At some point, one should see that moral equivalence and multicultural non-judgementalism, however catchy for the moment, are as stupid as they are amoral, and will put the U.S in a foolish, “make it up as we go along” position.

“One” should see that, but they never do. And Obama clearly isn’t wise, and his non-stop criticism of establishing a democracy in Iraq, which got him the nomination last year, puts him in an awkward moral position to now point to it as a beacon of true hope and change in the Middle East. But that’s what the nation voted for.

[Update a few minutes later]

Obama, then and now:

In 2008 he sounded serious and committed to stopping the Iranian nuclear threat and was candid about the nature of the regime. In Cairo, all that was gone. Nary a direct word of criticism of the Iranian regime (Holocaust denial was never tied to the Iranians and was covered in a separate section of his address). In 2008 he was telling Iran it would have no nuclear capability; in 2009 he was declaring no country could tell Iran it couldn’t have a nuclear capability. A complete reversal in tone and substance.

It’s almost like he’ll say anything to get into power, after which his true agenda becomes clear.

And in this case, of course, the Jews who voted for him were the rubes (as are the astounding number of Jews who continue to vote for Democrats in general).

[Update a couple minutse later]

“Hope and change” for me, but not for thee. At least if thee is Iranian. Yes, this administration will probably cheerfully sell out the Iranian people for a “deal” with the mullahs. Which will be useless for both us and the Iranian people, but it will make the diplomats happy.

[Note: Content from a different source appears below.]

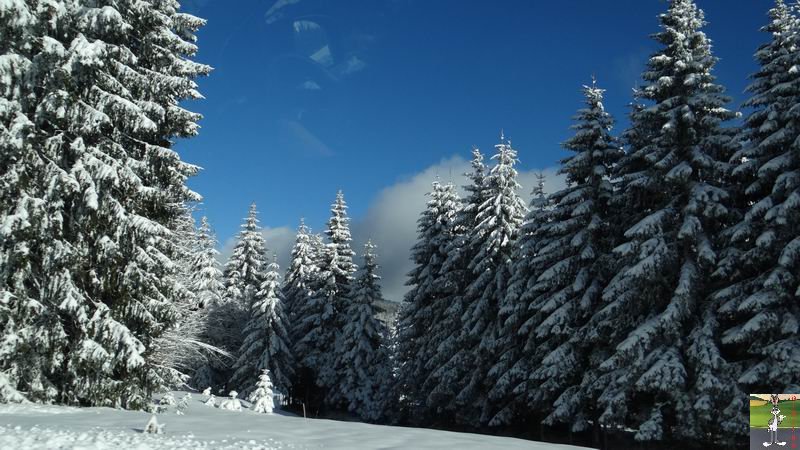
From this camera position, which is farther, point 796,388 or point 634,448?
point 634,448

[Update a few minutes later]

Who did you vote for, Marty? I’d like to know, too.

An Utter Waste Of Money

That’s what the first two years of college are for most people:

Good students from good high schools, who have not taken advanced placement, know how to play the repetition game. They cut class and recycle their high school term papers.

Early in my teaching career, I had a student from one of the state’s best high schools. She was bright, but hardly exceptional. I found she was taking more than a full class load and holding down a full-time job. I was amazed. She told me that her classes at a suburban high school were more demanding than their repetition at the university. She chose classes where attendance wasn’t mandatory. Was she recycling her high school term papers? Of course; so was everyone else from her class.

A student in the sciences or engineering could not remotely do this, but the liberal arts have become intellectual wastelands, with an emphasis on persuading a captive audience as to the eternal verities of professors’ beliefs about racism, sexism, and homophobia.

A colleague in engineering used to remind me that in his college “PC” stood for personal computer, not political correctness. His dean was reprimanded for not sending his graduate students to diversity training during orientation week. The dean stated that engineering was a serious subject and his students had important assignments during that week. Told that he would have to answer to an administrative hearing, he said that he would be pleased to show up along with several of his alumni, successful businessmen and big contributors to the university. He then said to the diversity apparatchik, “This is a career decision you are about to make.” The hearing never took place. An engineering dean could get away with this. A liberal arts dean could not.

Higher education is the next overvalued and overpriced bubble to pop, I think.